In the introduction to the paperback edition, Wolin states that Barack Obama sees himself as providing change in the sense of a corrective, not as a radical change of direction, which many of his supporters, and Wolin himself, would have liked. Therefore the 2008 elections did not signal a significant departure from managed democracy. Writing in the summer of 2011, it's hard for me to disagree with this assessment.
On the other hand, this book will probably not change many people's minds. While Wolin relies on close reading of a few documents--such as the Federalist Papers--and makes excellent use of scholarly secondary literature in political science and history, his case is broad and assertive, rather than deep and persuasive. In order to fill in details the reader will have to consult other sources. For that reason, readers who already believe Wolin will readily agree with him, but others will demand more evidence and a more detailed account of how all of this came about. My tip: Look at the footnotes and keep reading.
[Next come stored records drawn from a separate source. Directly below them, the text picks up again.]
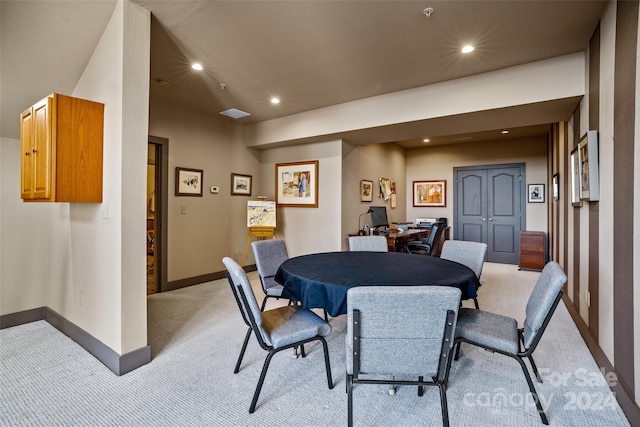 view of carpeted dining area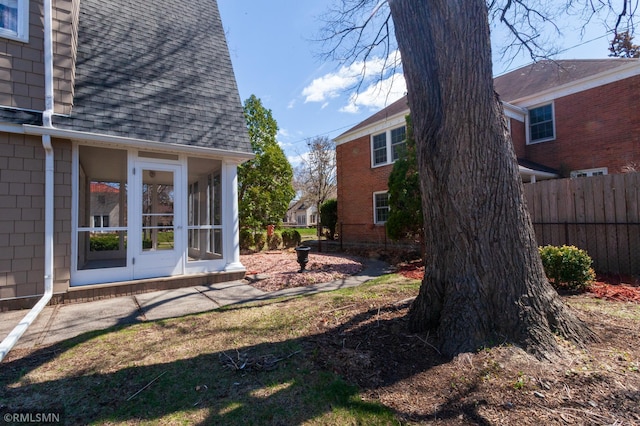 view of yard featuring fence and a sunroom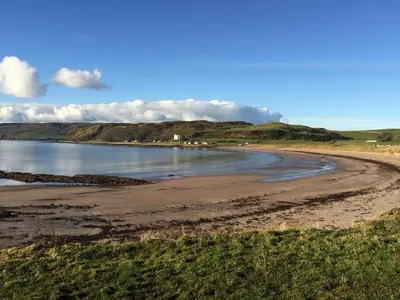 a beach in the middle of a body of water at Erradill Cottage in Southend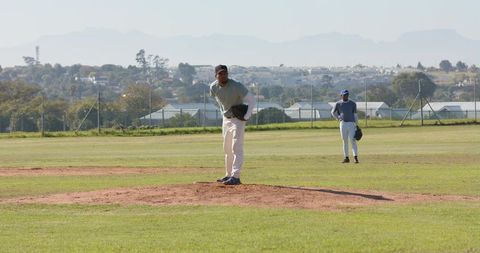 Pitcher preparing throw on mound with teammate standing in outfield on baseball field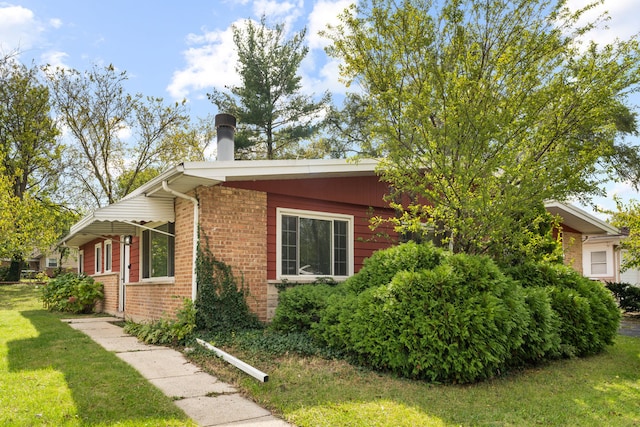 view of side of property with a lawn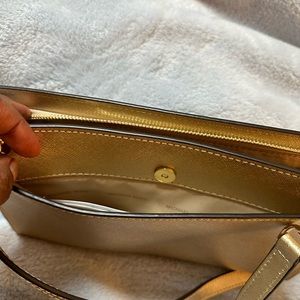 Michael Kors gold cross body bag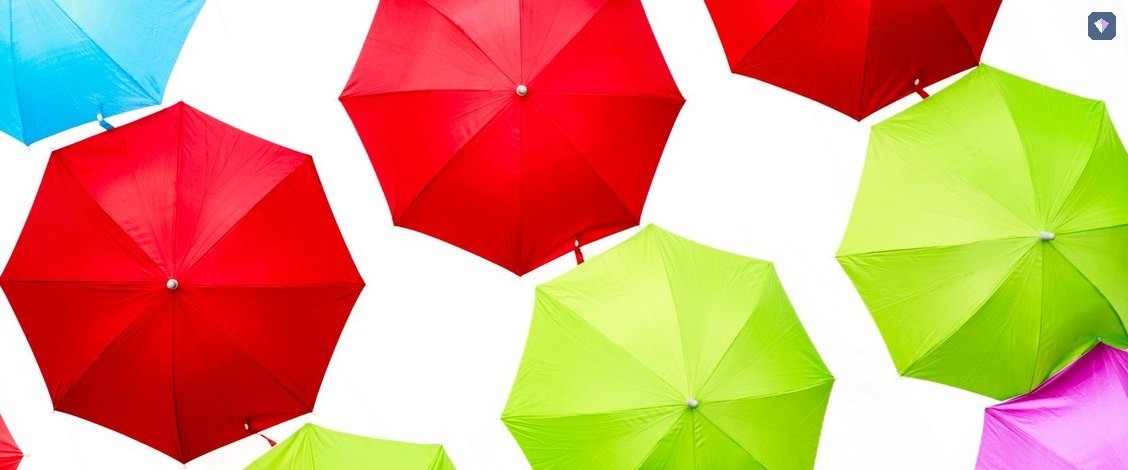 Open umbrellas in red and green seen from above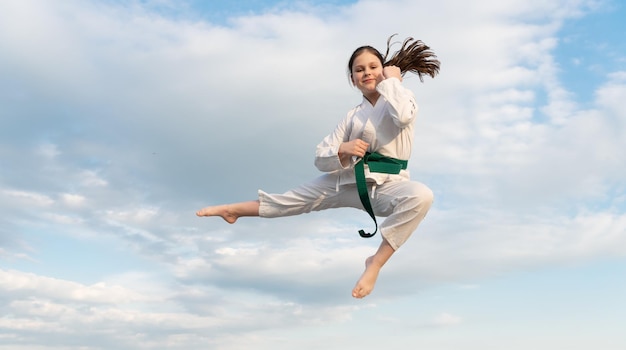 Judo concept teen girl practicing judo girl judo fighter jumping on sky background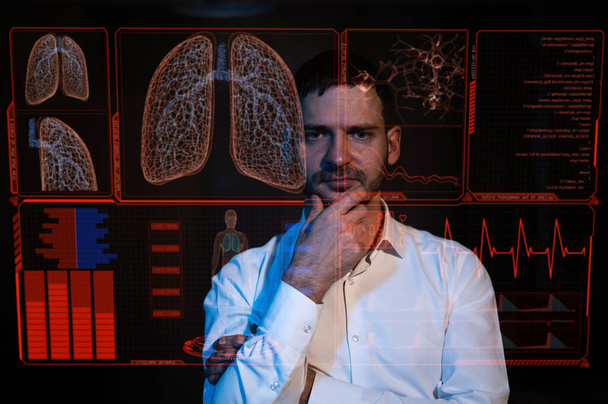 Caucasian bearded man looks at the medical screen of the respiratory system. HUD menu - 写真・画像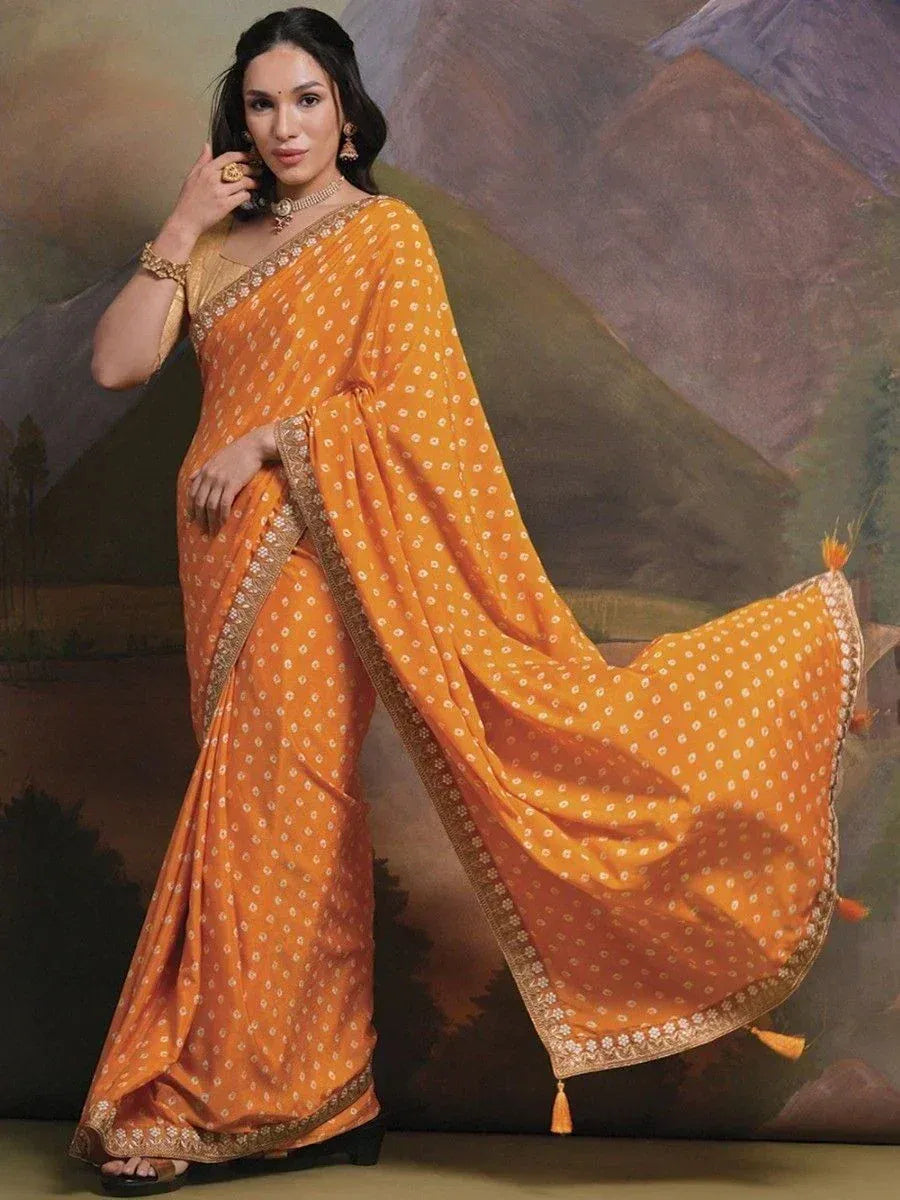 Orange printed saree with gold border and tassels, styled with ethnic jewelry for traditional occasions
Wolin does not offer much in terms of how to change all of this. Writers such as Chris Hedges use him to argue that essentially all is lost and what is left is peaceful, physical resistance. Wolin does notice that Superpower has been waning lately and that more and more Americans simply don't want to sacrifice more at home for ludicrous adventures abroad. As 1989 showed, a whole political system can collapse at a moment's notice. First cracks in the coalition between "Tea Party" and corporate conservatives can also be observed. So maybe we should not despair yet and instead work at mobilizing a counter-public sphere and alternative centers of power. On the other hand, watching the daily news emanating from Washington, it's hard not to become deeply pessimistic.
The book is a bit rambling and should have been cut by about 1/3, but like a doctor who diagnoses a disease, Wolin gives a name to phenomena many Americans have noted but could not quite put into context. For that reason the book provides a useful service and should be read widely.
He makes an excellent presentation of the transformations we have undergone and the silent nature ( in public discourse ) of the executions.
Sheldon is a master at using the best words to express his ideas. I had to look up a lot of words, and thankfully I had my Kindle version of this book, so I had dictionaries and Wikipedia at my fingertips.
In the course of presenting his thesis, Sheldon provides a master crash course of the history of our democratic involvement, or, to be more exact, the demos' struggles and efforts for their inclusion in politics and for the realization of a democratic political process, and their struggles against the elites in order to claim an equal voice in the political power and process.
Finally, Sheldon Wolin presents his thesis with more than enough evidence supporting that we indeed are in an inverted totalitarian system.